If someone were to ask where you live in this local area, how would you respond? Perhaps you might say, Bow or Old Ford? Or do you live in Mile End, or Globe Town? Or maybe you’re a Roman Roadie?
The labels of our local neighbourhoods evolved from an amalgamation of ancient geographic features, thousand-year old parishes, and newer council administrations, meaning that the boundaries and nomenclatures of these areas have continuously shifted over time.
So what, if anything, separates Bow from Old Ford? Why was Poplar Town Hall located on Bow Road? Where does Mile End begin and end?
Let’s untangle these geographic threads in an attempt to answer the question, ‘where do we live’?
Where is Stepney?
Stepney today links our neighbourhood with the Whitechapel area, and is full of the hustle and bustle of students, residents and restaurant-goers, with spots of historic interest (like St Dunstan’s Church), remnants of its storied past.
Rewind a thousand years ago. The east of central London (what is now Tower Hamlets) would have been marshy, green pastures scattered with some residential settlements. Back then, there was the ancient parish of Stepney.
Until the formation of secular districts and parishes in the 19th century, religious parishes were the civil and administrative centres of local areas.

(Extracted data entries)
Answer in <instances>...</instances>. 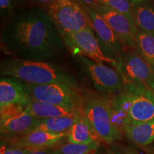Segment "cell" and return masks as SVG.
<instances>
[{
    "mask_svg": "<svg viewBox=\"0 0 154 154\" xmlns=\"http://www.w3.org/2000/svg\"><path fill=\"white\" fill-rule=\"evenodd\" d=\"M57 29L49 14L41 9H29L9 21L2 39L9 51L22 59L44 61L63 49Z\"/></svg>",
    "mask_w": 154,
    "mask_h": 154,
    "instance_id": "6da1fadb",
    "label": "cell"
},
{
    "mask_svg": "<svg viewBox=\"0 0 154 154\" xmlns=\"http://www.w3.org/2000/svg\"><path fill=\"white\" fill-rule=\"evenodd\" d=\"M111 103L113 121L122 134L128 124L154 121V91L145 86L125 84Z\"/></svg>",
    "mask_w": 154,
    "mask_h": 154,
    "instance_id": "7a4b0ae2",
    "label": "cell"
},
{
    "mask_svg": "<svg viewBox=\"0 0 154 154\" xmlns=\"http://www.w3.org/2000/svg\"><path fill=\"white\" fill-rule=\"evenodd\" d=\"M1 74L32 85L63 83L74 85L70 77L51 63L42 61L10 59L1 64Z\"/></svg>",
    "mask_w": 154,
    "mask_h": 154,
    "instance_id": "3957f363",
    "label": "cell"
},
{
    "mask_svg": "<svg viewBox=\"0 0 154 154\" xmlns=\"http://www.w3.org/2000/svg\"><path fill=\"white\" fill-rule=\"evenodd\" d=\"M48 14L62 37L85 28H93L87 9L76 0H56L49 5Z\"/></svg>",
    "mask_w": 154,
    "mask_h": 154,
    "instance_id": "277c9868",
    "label": "cell"
},
{
    "mask_svg": "<svg viewBox=\"0 0 154 154\" xmlns=\"http://www.w3.org/2000/svg\"><path fill=\"white\" fill-rule=\"evenodd\" d=\"M82 112L101 140L113 145L115 141L121 139L123 134L113 121L110 101L101 98H91L84 103Z\"/></svg>",
    "mask_w": 154,
    "mask_h": 154,
    "instance_id": "5b68a950",
    "label": "cell"
},
{
    "mask_svg": "<svg viewBox=\"0 0 154 154\" xmlns=\"http://www.w3.org/2000/svg\"><path fill=\"white\" fill-rule=\"evenodd\" d=\"M33 100L51 104L82 110V101L74 89V85L63 83L32 85L25 84Z\"/></svg>",
    "mask_w": 154,
    "mask_h": 154,
    "instance_id": "8992f818",
    "label": "cell"
},
{
    "mask_svg": "<svg viewBox=\"0 0 154 154\" xmlns=\"http://www.w3.org/2000/svg\"><path fill=\"white\" fill-rule=\"evenodd\" d=\"M116 68L124 85L143 86L154 91V69L137 52L121 54Z\"/></svg>",
    "mask_w": 154,
    "mask_h": 154,
    "instance_id": "52a82bcc",
    "label": "cell"
},
{
    "mask_svg": "<svg viewBox=\"0 0 154 154\" xmlns=\"http://www.w3.org/2000/svg\"><path fill=\"white\" fill-rule=\"evenodd\" d=\"M63 38L74 54H84L96 62L110 63L116 66L118 64V60L107 57L102 51L92 27L85 28Z\"/></svg>",
    "mask_w": 154,
    "mask_h": 154,
    "instance_id": "ba28073f",
    "label": "cell"
},
{
    "mask_svg": "<svg viewBox=\"0 0 154 154\" xmlns=\"http://www.w3.org/2000/svg\"><path fill=\"white\" fill-rule=\"evenodd\" d=\"M93 9L106 21L121 43L135 47L138 29L134 19L100 4Z\"/></svg>",
    "mask_w": 154,
    "mask_h": 154,
    "instance_id": "9c48e42d",
    "label": "cell"
},
{
    "mask_svg": "<svg viewBox=\"0 0 154 154\" xmlns=\"http://www.w3.org/2000/svg\"><path fill=\"white\" fill-rule=\"evenodd\" d=\"M86 66L94 85L100 91L115 94L123 89L124 84L119 72L103 62L87 61Z\"/></svg>",
    "mask_w": 154,
    "mask_h": 154,
    "instance_id": "30bf717a",
    "label": "cell"
},
{
    "mask_svg": "<svg viewBox=\"0 0 154 154\" xmlns=\"http://www.w3.org/2000/svg\"><path fill=\"white\" fill-rule=\"evenodd\" d=\"M40 121L26 108L22 112L0 118L1 138L9 139L29 134L36 129Z\"/></svg>",
    "mask_w": 154,
    "mask_h": 154,
    "instance_id": "8fae6325",
    "label": "cell"
},
{
    "mask_svg": "<svg viewBox=\"0 0 154 154\" xmlns=\"http://www.w3.org/2000/svg\"><path fill=\"white\" fill-rule=\"evenodd\" d=\"M32 101L25 84L11 77L0 80V109L19 106L26 108Z\"/></svg>",
    "mask_w": 154,
    "mask_h": 154,
    "instance_id": "7c38bea8",
    "label": "cell"
},
{
    "mask_svg": "<svg viewBox=\"0 0 154 154\" xmlns=\"http://www.w3.org/2000/svg\"><path fill=\"white\" fill-rule=\"evenodd\" d=\"M67 136L68 133L54 134L44 131H33L19 137L3 139L19 147L39 150L57 147V146L63 143L62 141L67 138Z\"/></svg>",
    "mask_w": 154,
    "mask_h": 154,
    "instance_id": "4fadbf2b",
    "label": "cell"
},
{
    "mask_svg": "<svg viewBox=\"0 0 154 154\" xmlns=\"http://www.w3.org/2000/svg\"><path fill=\"white\" fill-rule=\"evenodd\" d=\"M87 10L91 18L93 29L101 42L116 53L121 55V42L106 21L94 9L88 7Z\"/></svg>",
    "mask_w": 154,
    "mask_h": 154,
    "instance_id": "5bb4252c",
    "label": "cell"
},
{
    "mask_svg": "<svg viewBox=\"0 0 154 154\" xmlns=\"http://www.w3.org/2000/svg\"><path fill=\"white\" fill-rule=\"evenodd\" d=\"M101 140L84 115L73 125L66 138L67 142L79 144H91Z\"/></svg>",
    "mask_w": 154,
    "mask_h": 154,
    "instance_id": "9a60e30c",
    "label": "cell"
},
{
    "mask_svg": "<svg viewBox=\"0 0 154 154\" xmlns=\"http://www.w3.org/2000/svg\"><path fill=\"white\" fill-rule=\"evenodd\" d=\"M123 133L136 145L146 146L154 140V121L128 124L124 128Z\"/></svg>",
    "mask_w": 154,
    "mask_h": 154,
    "instance_id": "2e32d148",
    "label": "cell"
},
{
    "mask_svg": "<svg viewBox=\"0 0 154 154\" xmlns=\"http://www.w3.org/2000/svg\"><path fill=\"white\" fill-rule=\"evenodd\" d=\"M26 109L29 112L41 120L71 115L78 111H82L79 109H69V108L60 106L46 103V102L35 101L32 99Z\"/></svg>",
    "mask_w": 154,
    "mask_h": 154,
    "instance_id": "e0dca14e",
    "label": "cell"
},
{
    "mask_svg": "<svg viewBox=\"0 0 154 154\" xmlns=\"http://www.w3.org/2000/svg\"><path fill=\"white\" fill-rule=\"evenodd\" d=\"M83 116L82 111L68 116L57 117V118L42 119L39 124L34 131H44L54 134L68 133L76 121Z\"/></svg>",
    "mask_w": 154,
    "mask_h": 154,
    "instance_id": "ac0fdd59",
    "label": "cell"
},
{
    "mask_svg": "<svg viewBox=\"0 0 154 154\" xmlns=\"http://www.w3.org/2000/svg\"><path fill=\"white\" fill-rule=\"evenodd\" d=\"M133 18L139 30L154 34V7L149 4L136 5Z\"/></svg>",
    "mask_w": 154,
    "mask_h": 154,
    "instance_id": "d6986e66",
    "label": "cell"
},
{
    "mask_svg": "<svg viewBox=\"0 0 154 154\" xmlns=\"http://www.w3.org/2000/svg\"><path fill=\"white\" fill-rule=\"evenodd\" d=\"M135 47L138 54L154 69V34L138 29Z\"/></svg>",
    "mask_w": 154,
    "mask_h": 154,
    "instance_id": "ffe728a7",
    "label": "cell"
},
{
    "mask_svg": "<svg viewBox=\"0 0 154 154\" xmlns=\"http://www.w3.org/2000/svg\"><path fill=\"white\" fill-rule=\"evenodd\" d=\"M100 142L91 144H79L66 142L55 147L57 154H96Z\"/></svg>",
    "mask_w": 154,
    "mask_h": 154,
    "instance_id": "44dd1931",
    "label": "cell"
},
{
    "mask_svg": "<svg viewBox=\"0 0 154 154\" xmlns=\"http://www.w3.org/2000/svg\"><path fill=\"white\" fill-rule=\"evenodd\" d=\"M99 4L134 19L133 15L136 5L130 0H100Z\"/></svg>",
    "mask_w": 154,
    "mask_h": 154,
    "instance_id": "7402d4cb",
    "label": "cell"
},
{
    "mask_svg": "<svg viewBox=\"0 0 154 154\" xmlns=\"http://www.w3.org/2000/svg\"><path fill=\"white\" fill-rule=\"evenodd\" d=\"M33 151L34 150L12 145L7 140L1 138L0 154H29Z\"/></svg>",
    "mask_w": 154,
    "mask_h": 154,
    "instance_id": "603a6c76",
    "label": "cell"
},
{
    "mask_svg": "<svg viewBox=\"0 0 154 154\" xmlns=\"http://www.w3.org/2000/svg\"><path fill=\"white\" fill-rule=\"evenodd\" d=\"M29 154H57L55 152V148H50V149H44L39 150H34Z\"/></svg>",
    "mask_w": 154,
    "mask_h": 154,
    "instance_id": "cb8c5ba5",
    "label": "cell"
},
{
    "mask_svg": "<svg viewBox=\"0 0 154 154\" xmlns=\"http://www.w3.org/2000/svg\"><path fill=\"white\" fill-rule=\"evenodd\" d=\"M84 5L87 6L88 8H94L99 5L100 0H79Z\"/></svg>",
    "mask_w": 154,
    "mask_h": 154,
    "instance_id": "d4e9b609",
    "label": "cell"
},
{
    "mask_svg": "<svg viewBox=\"0 0 154 154\" xmlns=\"http://www.w3.org/2000/svg\"><path fill=\"white\" fill-rule=\"evenodd\" d=\"M11 7V0H0V9L2 11L8 10Z\"/></svg>",
    "mask_w": 154,
    "mask_h": 154,
    "instance_id": "484cf974",
    "label": "cell"
},
{
    "mask_svg": "<svg viewBox=\"0 0 154 154\" xmlns=\"http://www.w3.org/2000/svg\"><path fill=\"white\" fill-rule=\"evenodd\" d=\"M106 154H124L122 150L119 149L116 146L112 145L111 149L109 150Z\"/></svg>",
    "mask_w": 154,
    "mask_h": 154,
    "instance_id": "4316f807",
    "label": "cell"
},
{
    "mask_svg": "<svg viewBox=\"0 0 154 154\" xmlns=\"http://www.w3.org/2000/svg\"><path fill=\"white\" fill-rule=\"evenodd\" d=\"M123 152H124V154H141L138 152L134 151V150L130 149H122Z\"/></svg>",
    "mask_w": 154,
    "mask_h": 154,
    "instance_id": "83f0119b",
    "label": "cell"
},
{
    "mask_svg": "<svg viewBox=\"0 0 154 154\" xmlns=\"http://www.w3.org/2000/svg\"><path fill=\"white\" fill-rule=\"evenodd\" d=\"M130 1L134 3V5H139V4L143 3L144 1H146V0H130Z\"/></svg>",
    "mask_w": 154,
    "mask_h": 154,
    "instance_id": "f1b7e54d",
    "label": "cell"
}]
</instances>
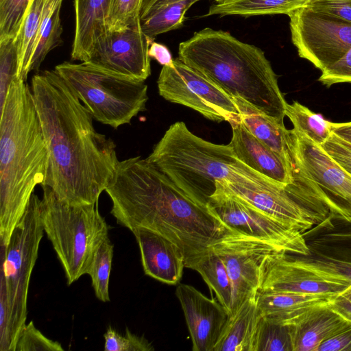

» Task directions
Does the passage on local neighbourhoods agree with each statement below? (a) The boundaries of the local areas have stayed fixed over time. (b) St Dunstan's Church is given as a spot of historic interest in Stepney. (c) A thousand years ago, the east of central London was densely built up. Answer yes or no for each, quoting the words that decide it. Base your answers on the passage on local neighbourhoods and nothing else; the rows play no part.

» Response to the task
(a) No: "the boundaries and nomenclatures of these areas have continuously shifted over time."
(b) Yes: "with spots of historic interest (like St Dunstan’s Church)"
(c) No: "would have been marshy, green pastures scattered with some residential settlements."